His hair is wild like his mother's, his eyes dark like his father's. He is awkward in his prom photo, too tall and thin, looming. His sister is angry in hers, arms crossed and glaring.
The shadows in the pictures make his heart constrict. They seem sinister somehow. The colors seem wrong, too vivid, not vivid enough. He feels ill, he can't look at anymore. He wants to close it, throw it back in the box. Undo what he has done, forget his trespass into the past.
Then he sees her. The woman in the blue dress. She is looking away from the camera, her red hair falling over her shoulder. She has a startled expression on her face, as though she knew he was about to stumble across this photo, as if she could predict this interloper from the future.
The past can't run from the future, any more than the future can run from the past, he thinks.
He touches this picture and doesn't know why. Looks up at her, the real her, he'd thought, sitting just beside him. This picture is the only one that doesn't feel wrong to him.
She's crying, in the chair beside his bed. He is uncomfortable, and wants to give her privacy. He realizes perhaps the real her is the one immortalized in these images. Perhaps the real her no longer exists.
She looked happy, then, when she existed. Her hair goes from long to short to long again. Every change suits her. The boy has since grown into a man. When they are together in the frame, they look as if they share a secret that no one else in the world will ever know.
They get married. Her dress is simple, his suit is rumpled. For the first time, they are both blushing as if shy of each other, or perhaps of the extravagance of the event. His sister holds a bouquet of bright yellow tulips, and her mouth is open as if she were speaking. His parents, older now, dancing- they still hold each other as if it was their wedding day.
He stops, he thinks he can't look anymore. He doesn't want to look at her.

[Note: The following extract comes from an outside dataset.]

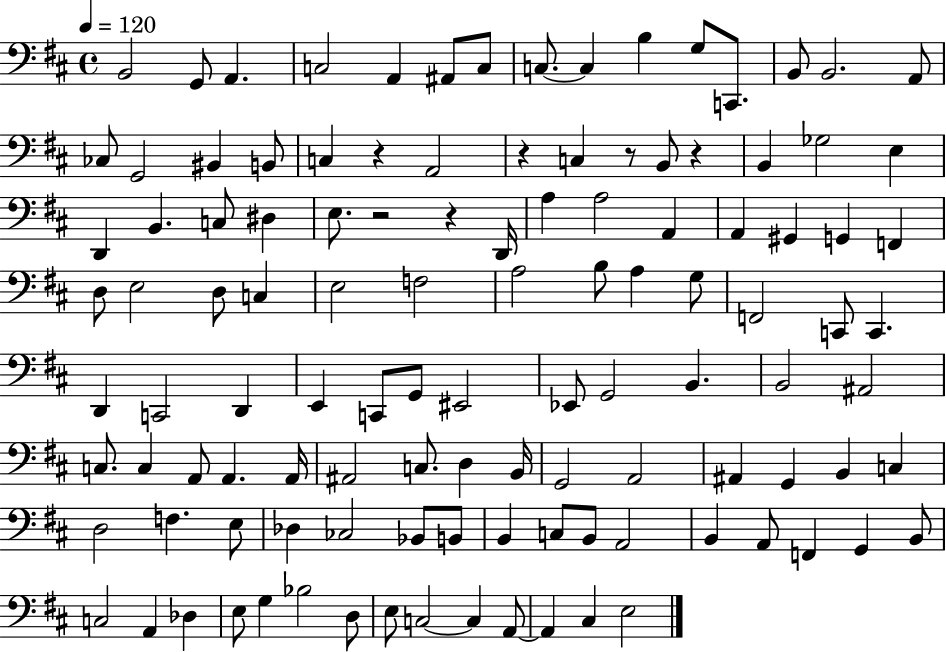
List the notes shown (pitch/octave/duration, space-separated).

Doesn't want to see her tears, not now that he knows how she can smile.
Photographs are just the remnants of moments in time that no longer exist, he thinks. Just the ghosts of images that mock what was once alive.

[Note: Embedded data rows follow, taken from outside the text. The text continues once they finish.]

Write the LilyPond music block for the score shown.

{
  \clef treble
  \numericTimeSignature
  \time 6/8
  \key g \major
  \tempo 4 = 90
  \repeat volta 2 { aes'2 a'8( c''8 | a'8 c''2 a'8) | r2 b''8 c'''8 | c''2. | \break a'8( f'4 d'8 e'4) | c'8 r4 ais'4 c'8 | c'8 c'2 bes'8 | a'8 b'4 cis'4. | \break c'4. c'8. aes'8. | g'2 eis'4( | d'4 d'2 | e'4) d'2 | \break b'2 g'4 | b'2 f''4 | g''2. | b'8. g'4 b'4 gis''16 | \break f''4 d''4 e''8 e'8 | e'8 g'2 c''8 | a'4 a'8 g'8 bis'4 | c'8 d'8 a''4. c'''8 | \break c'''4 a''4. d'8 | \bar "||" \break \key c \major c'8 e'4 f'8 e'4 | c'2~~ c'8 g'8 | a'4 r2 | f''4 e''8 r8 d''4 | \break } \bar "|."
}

She sees his distress, maybe, or is too far gone in her own, and tries to take the album from him. He resists. He hasn't finished yet.
What destruction looks like is this: a little baby, flushed and brand new, curled up in her mother's arms. A girl, a daughter.

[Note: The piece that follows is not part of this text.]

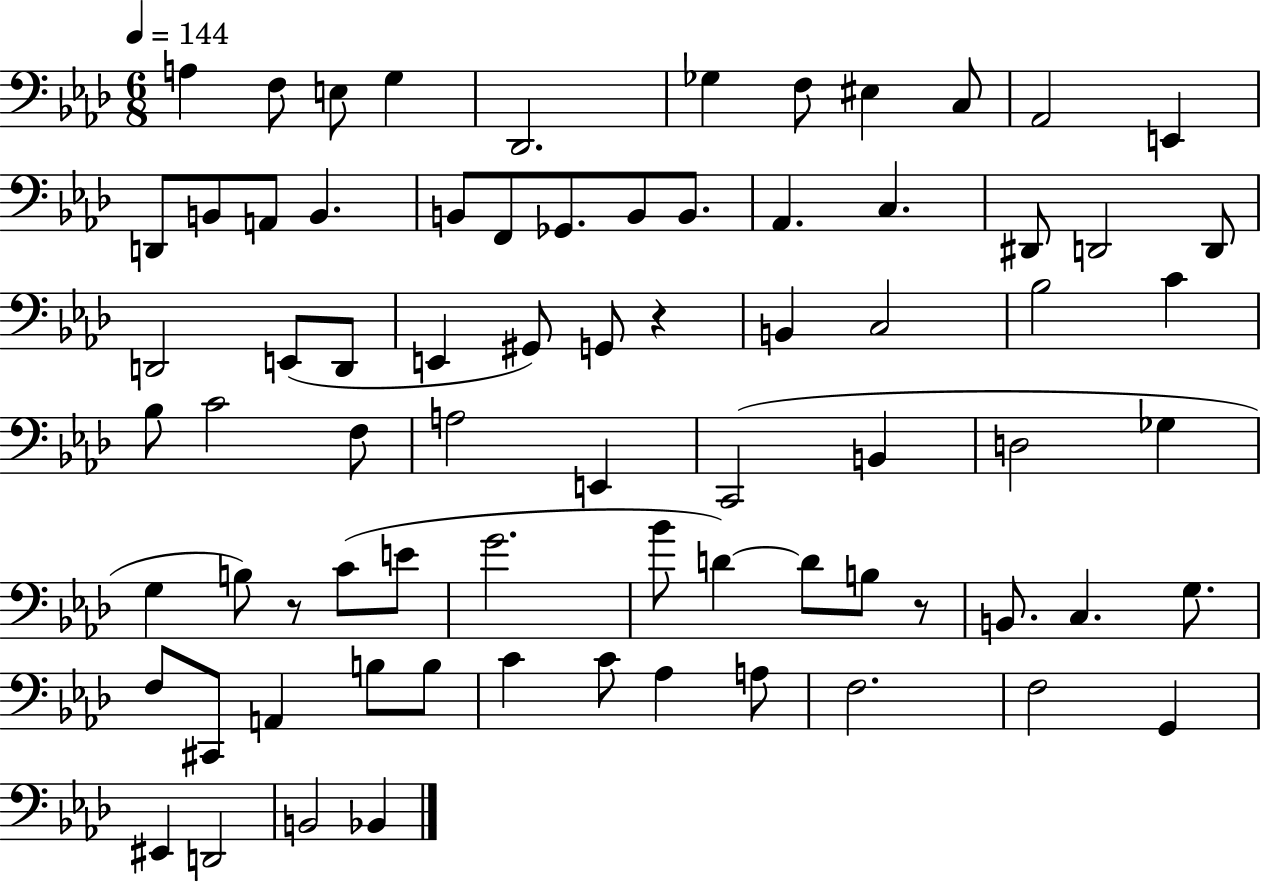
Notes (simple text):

A3/q F3/e E3/e G3/q Db2/h. Gb3/q F3/e EIS3/q C3/e Ab2/h E2/q D2/e B2/e A2/e B2/q. B2/e F2/e Gb2/e. B2/e B2/e. Ab2/q. C3/q. D#2/e D2/h D2/e D2/h E2/e D2/e E2/q G#2/e G2/e R/q B2/q C3/h Bb3/h C4/q Bb3/e C4/h F3/e A3/h E2/q C2/h B2/q D3/h Gb3/q G3/q B3/e R/e C4/e E4/e G4/h. Bb4/e D4/q D4/e B3/e R/e B2/e. C3/q. G3/e. F3/e C#2/e A2/q B3/e B3/e C4/q C4/e Ab3/q A3/e F3/h. F3/h G2/q EIS2/q D2/h B2/h Bb2/q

Eventually, she has red hair, like her mother, and her father's serious gaze, the same gaze as the little boy in the black and white beginning.
A feverish turning of pages and the moments become almost like a film- she takes her first steps and runs along with him, unaware that she won't ever catch up.
And now here is the end and the point to this long journey through history: she of the dark eyes and the messy red hair, the culmination of all who came before, is the last picture in the book.
She is climbing on her father's leg, pulling at him, as he looks down at her with exasperation and adoration combined, a present held up in his hand. It is wrapped in white and gold wrapping paper. She has a white dress on, is missing one of her shoes, her hair is a smudge of red.
Her face is blurred from the movement, from the vibrant energy contained within her.
He stares at this picture longer than he thinks. He stares until his eyes water from the staring.
There's nothing beyond her.
The woman in the blue dress closes the album. She is crying, but her tears fall as though they've forgotten how not to.
“Do you remember anything?” she asks.
He remembers only this white room, what had elapsed in it before this photo album was unleashed on him. He remembers waking up. He remembers the explanations. A wreck, an accident, on the highway. He had survived, the only one of ten others involved. No one had told him about this little girl, this amalgamation of history, this abrupt, final picture in the album of his life.
A dull ache echoes through him, the hollow tunnels of his body. Emptiness too suffocating to tolerate.
“No,” he says, and his wife squeezes his hand.
Elahe Zare is a traveler and writer, with a love of words and languages. She has lived in such diverse places as Turkey and Norway, but is currently based in Seattle, WA, with her partner and infant son. She has both too much time on her hands, and too little.